KUTIPAN TERSEDIA:
%%
Jumat, 18 November 2011

Ada Jarak di antara Kita


Pada suatu minggu (6/11) saya dan dua orang teman memutari salah satu mall di Jogja untuk mencari resto sebagai perayaan ulangtahun. Lewat dua jam, kami pun memutuskan makan di salah satu restoran cepat saji. Saat sedang menunggu pesanan, datanglah sekeluarga kecil yang tampak harmonis (menghabiskan akhir pekan bersama) dan duduk tepat di samping kami.
Awalnya kami tak terlalu peduli dengan mereka hingga ada suatu keanehan yang kami tangkap dari keberadaan keluarga tersebut. Ada yang kurang di balik kebersamaan mereka. Si suami/ayah sibuk bermain gadget, istri/ibu melihat-liha daftar menu lalu diam terbengong memandang sana-sini, dua orang anak sibuk bermain dengan pengasuh. Mereka asyik dengan aktivitasnya masing-masing. Kurang ada komunikasi dua arah yang kemudian menghangatkan mereka di akhir pekan. Pun jika ada itu terasa serius dan canggung.
%%
BAHAN TERSEDIA:
%%
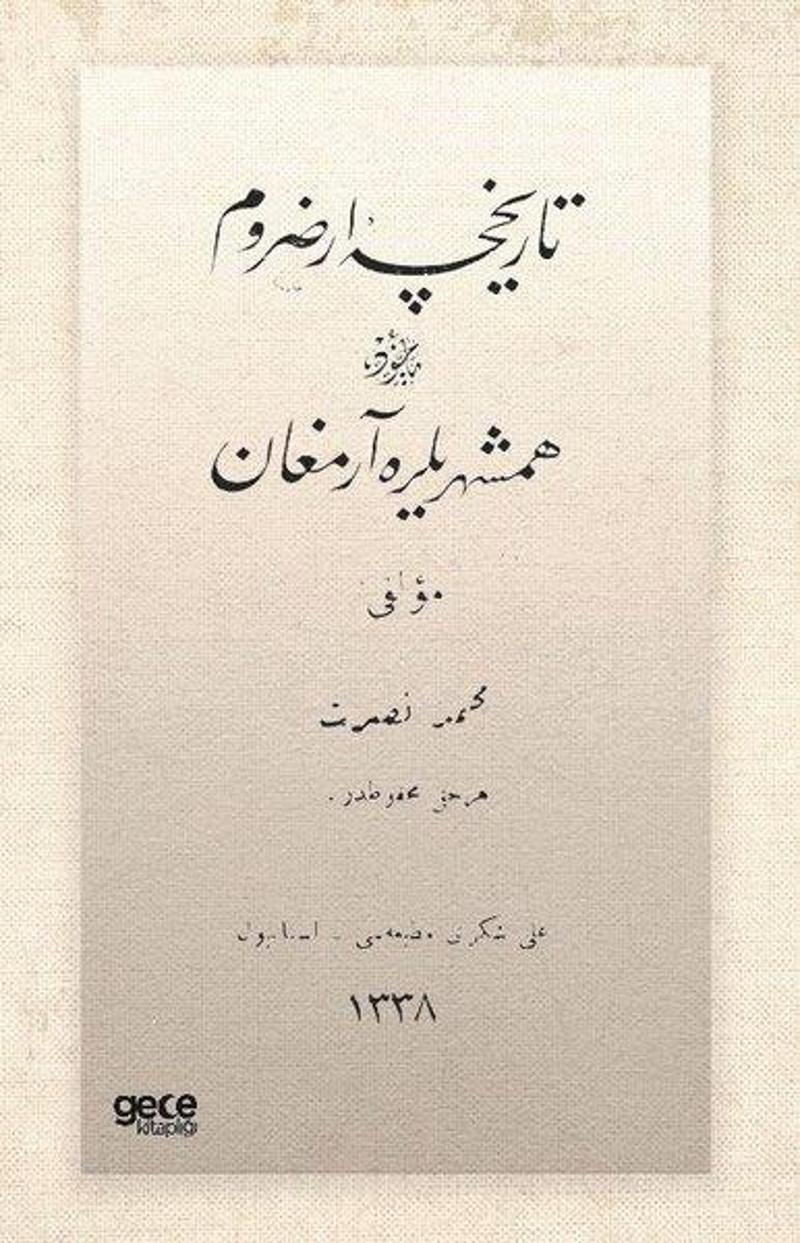 Gece Kitaplığı Tarihçe-i Erzurum - Osmanlıca - Mehmet Nusret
%%
KEGIATAN 1:
Tentukan apakah setiap pernyataan berikut sesuai dengan tulisan tentang keluarga di restoran cepat saji, lalu kutip kata-kata dari tulisan itu yang menjadi dasarnya: (a) Penulis dan teman-temannya akhirnya makan di restoran cepat saji. (b) Keluarga itu duduk jauh dari meja penulis. (c) Kedua anak dalam keluarga itu bermain dengan ibu mereka.
KEGIATAN 2:
Sebutkan semua kegiatan yang dilakukan anggota keluarga di restoran menurut tulisan tentang keluarga di restoran cepat saji.
KEGIATAN 3:
Lanjutkan tulisan tentang keluarga di restoran cepat saji mulai dari kalimat terakhirnya.

HASIL LATIHAN 1:
(a) Ya: "kami pun memutuskan makan di salah satu restoran cepat saji".
(b) Tidak: "duduk tepat di samping kami".
(c) Tidak: "dua orang anak sibuk bermain dengan pengasuh".

HASIL LATIHAN 2:
- Suami/ayah sibuk bermain gadget.
- Istri/ibu melihat-lihat daftar menu.
- Istri/ibu kemudian diam terbengong memandang sana-sini.
- Dua orang anak sibuk bermain dengan pengasuh.

HASIL LATIHAN 3:
Fenomena tersebut tidak berhenti pada keluarga kecil di samping saya. Setelahnya kami memperhatikan lebih detail keberadaan orang-orang dalam restoran tersebut. Kami pun mendapatkan keadaan yang sama pada meja di belakang keluarga tadi, sepasang kekasih dengan keluarga laki-laki. Interpretasi awal kami adalah bahwa si laki-laki sedang memperkenalkan pacarnya pada ibu dan adik perempuannya.
Terjadi komunikasi yang cukup nyaman antara sepasang kekasih itu. Wajar, namanya juga dimabuk asmara. Namun komunikasi itu tidak menjamur pada ibu dan adik perempuan. Ibu terlihat bingung dan hanya menikmati pemandangan restoran, sedangkan si adik asyik olahraga jempol. Tidak ada kenyamanan interaksi dari pihak perempuan terhadap ibu, ataupun laki-laki itu sendiri.
Penggalan dua kisah itu kemudian membuat saya berpikir, apakah iya komunikasi sudah menjadi barang yang mahal? Apakah iya terjadi disfungsi pada teknologi komunikasi?
Dewasa ini komunikasi kian berkembang seiring munculnya teknologi-teknologi pendukung. Sebut saja handphone, internet, dan televisi. Tiga media tersebut menjadi alat yang paling banyak digunakan oleh masyarakat untuk berkomunikasi maupun memperoleh informasi. Kemunculannya pun memang sengaja ditujukan untuk mengatasi “ruang”, pembatasan jarak dan waktu.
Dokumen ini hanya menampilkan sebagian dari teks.